Logic will here be defined as formal semiotic.  A definition of a sign will be given which no more refers to human thought than does the definition of a line as the place which a particle occupies, part by part, during a lapse of time.  Namely, a sign is something, A, which brings something, B, its interpretant sign determined or created by it, into the same sort of correspondence with something, C, its object, as that in which itself stands to C.  It is from this definition, together with a definition of “formal”, that I deduce mathematically the principles of logic.  I also make a historical review of all the definitions and conceptions of logic, and show, not merely that my definition is no novelty, but that my non-psychological conception of logic has virtually been quite generally held, though not generally recognized.  (NEM 4, 20–21).

No. 12.  On the Definition of Logic [Earlier Draft]

Logic is formal semiotic.  A sign is something, A, which brings something, B, its interpretant sign, determined or created by it, into the same sort of correspondence (or a lower implied sort) with something, C, its object, as that in which itself stands to C.  This definition no more involves any reference to human thought than does the definition of a line as the place within which a particle lies during a lapse of time.  It is from this definition that I deduce the principles of logic by mathematical reasoning, and by mathematical reasoning that, I aver, will support criticism of Weierstrassian severity, and that is perfectly evident.  The word “formal” in the definition is also defined.  (NEM 4, 54).

Reference

  • Charles S. Peirce (1902), “Parts of Carnegie Application” (L 75), published in Carolyn Eisele (ed., 1976), The New Elements of Mathematics by Charles S. Peirce, vol. 4, 13–73.  Online.

In the following passage Peirce explains what he means by calling logic “the quasi-necessary, or formal, doctrine of signs”.

Selection from C.S. Peirce, “Ground, Object, and Interpretant” (c. 1897)

Logic, in its general sense, is, as I believe I have shown, only another name for semiotic (σημειωτική), the quasi-necessary, or formal, doctrine of signs.  By describing the doctrine as “quasi-necessary”, or formal, I mean that we observe the characters of such signs as we know, and from such an observation, by a process which I will not object to naming Abstraction, we are led to statements, eminently fallible, and therefore in one sense by no means necessary, as to what must be the characters of all signs used by a “scientific” intelligence, that is to say, by an intelligence capable of learning by experience.  As to that process of abstraction, it is itself a sort of observation.

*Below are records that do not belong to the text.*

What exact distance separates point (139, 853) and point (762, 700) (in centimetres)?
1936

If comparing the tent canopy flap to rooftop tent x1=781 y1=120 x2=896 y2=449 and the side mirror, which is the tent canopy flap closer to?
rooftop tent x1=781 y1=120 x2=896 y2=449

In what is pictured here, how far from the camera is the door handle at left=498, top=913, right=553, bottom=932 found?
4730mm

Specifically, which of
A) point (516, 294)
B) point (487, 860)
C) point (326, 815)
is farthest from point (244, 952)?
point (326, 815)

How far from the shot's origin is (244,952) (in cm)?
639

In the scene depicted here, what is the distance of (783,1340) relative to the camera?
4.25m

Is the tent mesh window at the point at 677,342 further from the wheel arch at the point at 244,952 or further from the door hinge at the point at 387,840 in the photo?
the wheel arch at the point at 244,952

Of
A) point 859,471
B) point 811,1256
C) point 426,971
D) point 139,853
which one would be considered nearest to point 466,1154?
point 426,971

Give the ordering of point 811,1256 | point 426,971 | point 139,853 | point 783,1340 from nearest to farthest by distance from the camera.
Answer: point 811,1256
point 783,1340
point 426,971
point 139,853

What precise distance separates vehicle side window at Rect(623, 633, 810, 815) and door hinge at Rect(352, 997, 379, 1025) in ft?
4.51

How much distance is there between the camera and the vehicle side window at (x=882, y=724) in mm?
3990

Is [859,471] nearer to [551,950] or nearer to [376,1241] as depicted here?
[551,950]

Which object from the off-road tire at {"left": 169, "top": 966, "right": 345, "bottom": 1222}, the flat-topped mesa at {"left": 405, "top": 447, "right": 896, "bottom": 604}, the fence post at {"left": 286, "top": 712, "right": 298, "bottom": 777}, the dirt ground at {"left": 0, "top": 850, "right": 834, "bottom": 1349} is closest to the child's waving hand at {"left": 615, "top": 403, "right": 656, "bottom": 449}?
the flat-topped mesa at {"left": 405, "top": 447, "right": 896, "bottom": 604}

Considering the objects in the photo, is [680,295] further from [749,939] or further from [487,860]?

The faculty which I call abstractive observation is one which ordinary people perfectly recognize, but for which the theories of philosophers sometimes hardly leave room.  It is a familiar experience to every human being to wish for something quite beyond his present means, and to follow that wish by the question, “Should I wish for that thing just the same, if I had ample means to gratify it?”  To answer that question, he searches his heart, and in doing so makes what I term an abstractive observation.  He makes in his imagination a sort of skeleton diagram, or outline sketch, of himself, considers what modifications the hypothetical state of things would require to be made in that picture, and then examines it, that is, observes what he has imagined, to see whether the same ardent desire is there to be discerned.  By such a process, which is at bottom very much like mathematical reasoning, we can reach conclusions as to what would be true of signs in all cases, so long as the intelligence using them was scientific.

C.S. Peirce, Collected Papers, CP 2.227
From an unidentified fragment, c. 1897

Reference

  • Peirce, C.S., Collected Papers of Charles Sanders Peirce, vols. 1–6, Charles Hartshorne and Paul Weiss (eds.), vols. 7–8, Arthur W. Burks (ed.), Harvard University Press, Cambridge, MA, 1931–1935, 1958. Volume 2 : Elements of Logic, 1932.